William and Grace managed to manoeuvre the coble near enough to the rock to enable William to leap across to the survivors. Grace now had to steady the coble on her own for some time, until her father could gather the weak survivors and attempt to transfer them into the boat. He would have had to be strong-willed in deciding who to take back and who to leave on the rock. There would have been distress, arguments, shouting over the noise of the storm. Mrs Dawson had her two small children clutched to her breast. They were dead and had to be left behind, for now. The extent of her anguish can only be imagined as, at William’s insistence, she had to leave her children, lifeless, on the rock and be helped down to the coble.

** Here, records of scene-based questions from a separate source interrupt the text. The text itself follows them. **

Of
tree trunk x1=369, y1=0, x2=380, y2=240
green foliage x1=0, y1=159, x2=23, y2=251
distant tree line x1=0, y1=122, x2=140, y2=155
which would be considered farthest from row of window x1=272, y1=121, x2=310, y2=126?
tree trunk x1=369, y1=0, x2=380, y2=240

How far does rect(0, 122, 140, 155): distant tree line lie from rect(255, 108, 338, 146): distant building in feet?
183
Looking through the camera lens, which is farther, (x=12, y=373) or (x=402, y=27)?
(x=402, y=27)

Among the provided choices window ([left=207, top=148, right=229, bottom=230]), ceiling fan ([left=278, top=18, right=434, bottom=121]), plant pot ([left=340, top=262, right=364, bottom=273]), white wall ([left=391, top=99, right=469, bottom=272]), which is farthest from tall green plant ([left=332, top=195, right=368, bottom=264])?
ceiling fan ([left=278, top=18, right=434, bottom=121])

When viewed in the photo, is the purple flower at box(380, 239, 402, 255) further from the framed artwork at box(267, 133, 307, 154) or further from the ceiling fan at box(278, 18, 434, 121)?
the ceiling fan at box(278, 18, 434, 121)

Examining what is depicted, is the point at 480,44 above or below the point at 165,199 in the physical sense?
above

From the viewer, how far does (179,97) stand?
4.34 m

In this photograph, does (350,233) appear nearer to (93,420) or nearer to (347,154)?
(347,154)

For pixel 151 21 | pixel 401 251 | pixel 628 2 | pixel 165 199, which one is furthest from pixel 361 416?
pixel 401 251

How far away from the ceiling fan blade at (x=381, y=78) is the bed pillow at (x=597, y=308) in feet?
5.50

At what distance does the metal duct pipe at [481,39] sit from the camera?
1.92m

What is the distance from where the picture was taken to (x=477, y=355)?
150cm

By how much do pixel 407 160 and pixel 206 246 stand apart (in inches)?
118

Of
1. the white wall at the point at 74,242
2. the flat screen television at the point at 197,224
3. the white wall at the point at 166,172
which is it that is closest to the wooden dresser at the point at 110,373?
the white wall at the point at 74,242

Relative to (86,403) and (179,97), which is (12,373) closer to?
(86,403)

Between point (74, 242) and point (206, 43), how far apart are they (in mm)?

An injured man was next; but William needed strong men to help, so he took two of the crew members, John Tulloch and John Nicholson. This left Daniel Donovan and three others on the rock, plus the bodies
of Reverend Robb and Mrs Dawson’s children.
The crew members would have helped with the oars; Grace would have helped comfort the grieving mother and reassure the injured man as best she could. What a mixture of emotions William and Grace must have experienced. Exhausted, having hardly slept that night; joyous that lives had been saved; sorrow for the mother’s loss; fear of the dangers of a necessary return trip in the storm.
They arrived safely at Longstone and William returned with the two crewmen to collect the remaining survivors. The three bodies were left, to collect when it was safer to do so. The whole rescue took two hours, from 7.00am to 9.00am.
After my long perusal of the church I wandered across the road to the RNLI’s Grace Darling museum http://rnli.org/aboutus/historyandheritage/museums/Pages/Grace-Darling-Museum.aspx and spent the rest of the afternoon in there.
The museum is full of Grace’s clothes, artefacts from the wreck
and even has the very boat she and her father used for the rescue. At 21’ long it must have been quite a feat to have launched it then rowed out to the wreck and back.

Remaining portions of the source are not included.